La nuova difesa della razza femmina

Il tipico giornaletto free da metro, made by grandi giornaloni del Paese, ha un formato ancora più piccolo del tabloid, pesa ancor meno, ha scarsa foliazione a parità di grandangolo pubblicitario. È la lettura non preferita, ma unica per milioni di pendolari extra ed urbani. Ed è per loro l’unica lettura, quasi sempre, su carta.

Lo sguardo distratto del lettore spesso non va oltre i titoli, caratteri cubitali assimilabili alle figure. Vi trova una nenia sempre uguale, noiosa e ipnotica fatta di notizie incredibili. A cominciare dal titolone, per il Papa ammissibile la donna prete o quasi. In gay signo, o premier, vincerai. Tre giorni di feste e maratone per proteggere dalle malattie il decoltè, ornato e rifatto in tutti i modi tranne che per il concepimento, assolutamente, demodè.

A Cannes la Roberts promette, mai Trump presidente. C’è anche la rima. Dalle attrici alle presidentesse, una in Germania scopre che il netturbino abusava dei bimbi rifugiati. L’altra presidentessa viene sospesa e subito il Brasile è nel caos. In tivù per i migliori anni sbuca la Pavone. La Coppa America è riassunta in maternità e ritorno della D’Amico. Tanti candidati ma tutti ascoltano la sedia vuota di Virginia, quella che ti serve. In carenza di nuovi stupri si ricicla il professore, alias padre albanese, che ricorda la figlia violentata. Ed a ruota tutti i casi, uno all’anno dal piazzale Clodio fino alla Reggiani. In cronaca, è stato il figlio ad ammazzare i genitori.  
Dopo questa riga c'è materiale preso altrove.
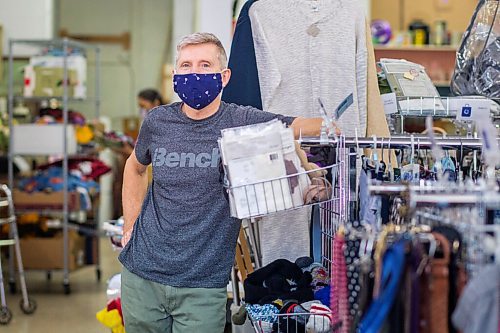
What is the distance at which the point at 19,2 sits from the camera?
32.8 ft

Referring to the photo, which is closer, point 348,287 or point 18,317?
point 348,287

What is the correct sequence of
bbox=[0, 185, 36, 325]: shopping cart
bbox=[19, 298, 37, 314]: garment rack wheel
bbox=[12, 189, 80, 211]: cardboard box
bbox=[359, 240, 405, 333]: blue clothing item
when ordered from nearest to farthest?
bbox=[359, 240, 405, 333]: blue clothing item, bbox=[0, 185, 36, 325]: shopping cart, bbox=[19, 298, 37, 314]: garment rack wheel, bbox=[12, 189, 80, 211]: cardboard box

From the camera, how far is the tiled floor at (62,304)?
6453 mm

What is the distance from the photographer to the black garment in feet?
11.0

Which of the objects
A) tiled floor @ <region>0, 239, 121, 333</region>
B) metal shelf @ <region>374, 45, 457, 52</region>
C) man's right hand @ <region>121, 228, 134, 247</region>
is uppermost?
metal shelf @ <region>374, 45, 457, 52</region>

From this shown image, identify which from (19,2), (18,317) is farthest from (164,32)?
(18,317)

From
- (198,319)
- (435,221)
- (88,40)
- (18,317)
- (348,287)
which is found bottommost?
(18,317)

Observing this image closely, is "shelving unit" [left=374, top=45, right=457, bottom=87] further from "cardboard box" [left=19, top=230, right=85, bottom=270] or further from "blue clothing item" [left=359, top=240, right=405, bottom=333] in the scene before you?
"blue clothing item" [left=359, top=240, right=405, bottom=333]

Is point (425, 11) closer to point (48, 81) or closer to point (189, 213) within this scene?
point (48, 81)

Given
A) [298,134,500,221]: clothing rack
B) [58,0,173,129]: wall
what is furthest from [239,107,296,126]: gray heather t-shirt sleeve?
[58,0,173,129]: wall

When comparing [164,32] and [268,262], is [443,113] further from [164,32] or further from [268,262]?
[164,32]

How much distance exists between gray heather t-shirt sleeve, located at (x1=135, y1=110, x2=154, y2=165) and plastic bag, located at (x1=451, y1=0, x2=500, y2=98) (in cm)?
156

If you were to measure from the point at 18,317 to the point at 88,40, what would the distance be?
26.0 feet

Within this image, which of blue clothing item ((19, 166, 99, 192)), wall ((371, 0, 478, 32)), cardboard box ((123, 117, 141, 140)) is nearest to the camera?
blue clothing item ((19, 166, 99, 192))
Il giorno dopo, prosecuzione invereconda dell’onda sempre uguale a se stessa. Viva le unioni civili che le altre sono incivili. Viva il boom di studenti stranieri, anche per loro 500 euro. Assolto il giornalista gaio che picchia il poliziotto. La grande figlia di un grande tuffatore vince l’oro ai tuffi. La ragazza stuprata sceglie Twitter invece di Facebook per mandare in diretta il suo suicidio. Se ne sono andate Valeria e Micaela; erano sole, sbagliate, forse cozze. Ora sono cineprotagoniste a Cannes se non le bloccano a Ventimiglia. La ex occupante del Valle portata in trionfo per il romanzo sul barbone conosciuto alla Caritas, unico legionario che attiri simpatia.
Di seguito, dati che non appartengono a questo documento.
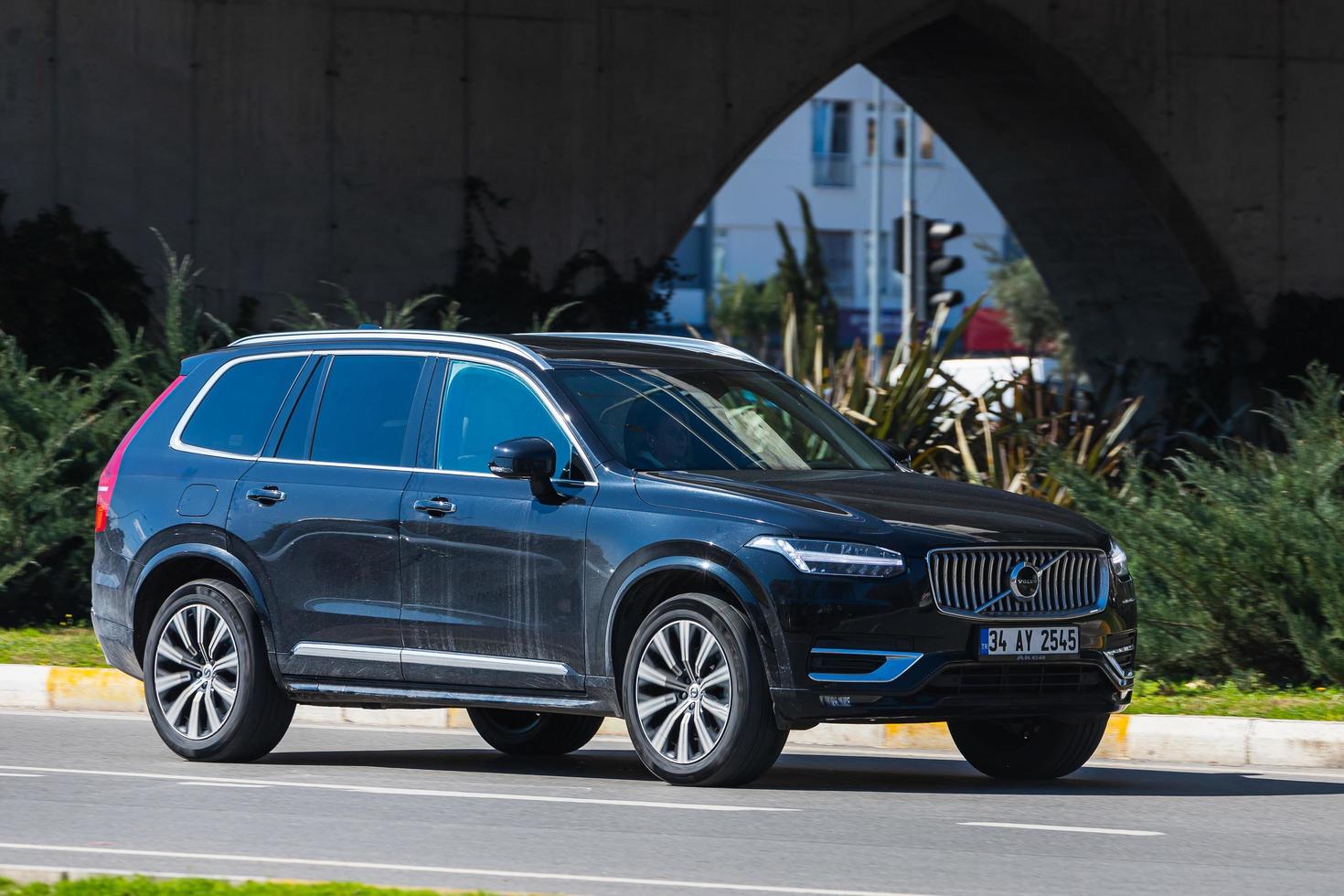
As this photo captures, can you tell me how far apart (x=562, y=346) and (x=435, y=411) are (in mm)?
619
Si vede che non ci sono notizie giuste. Dopo soli 5 anni c'è la prima sentenza per la devastazione violenta di piazza San Giovanni, scatenata in pieno furore antiberlusconiano. Dato il filmato in diretta, il caso era evidente. Finisce a 4 anni cadauno (la metà poi in appello) per i 15 condannati che non sconteranno niente data la condizionale. Il titolo, poverino soffre di elefantiasi, tondeggiando su 60 anni di carcere. In mancanza di violenze giuste, tocca allo stupro del detenuto di Rebibbia compiuto dai due romeni compagni di cella.

Spazio ai commenti, si può scegliere tra Donne che sopportano troppo dagli uomini e Femminicidio una parola che serve. Poi, via via, un giorno dietro l’altro, altro giro, altro giornale leggoebutto. Si moltiplicano parole e concetti inesistenti. Foto, firme, notizie di donne. Motivazione, alzano l’audience. Non per i testi però, una cronaca nera che si fa rosa e poi rossa. È la nuova Difesa della razza, stavolta femmina, dove buoni e cattivi non sono più divisi da colore e fattezze ma dal gender.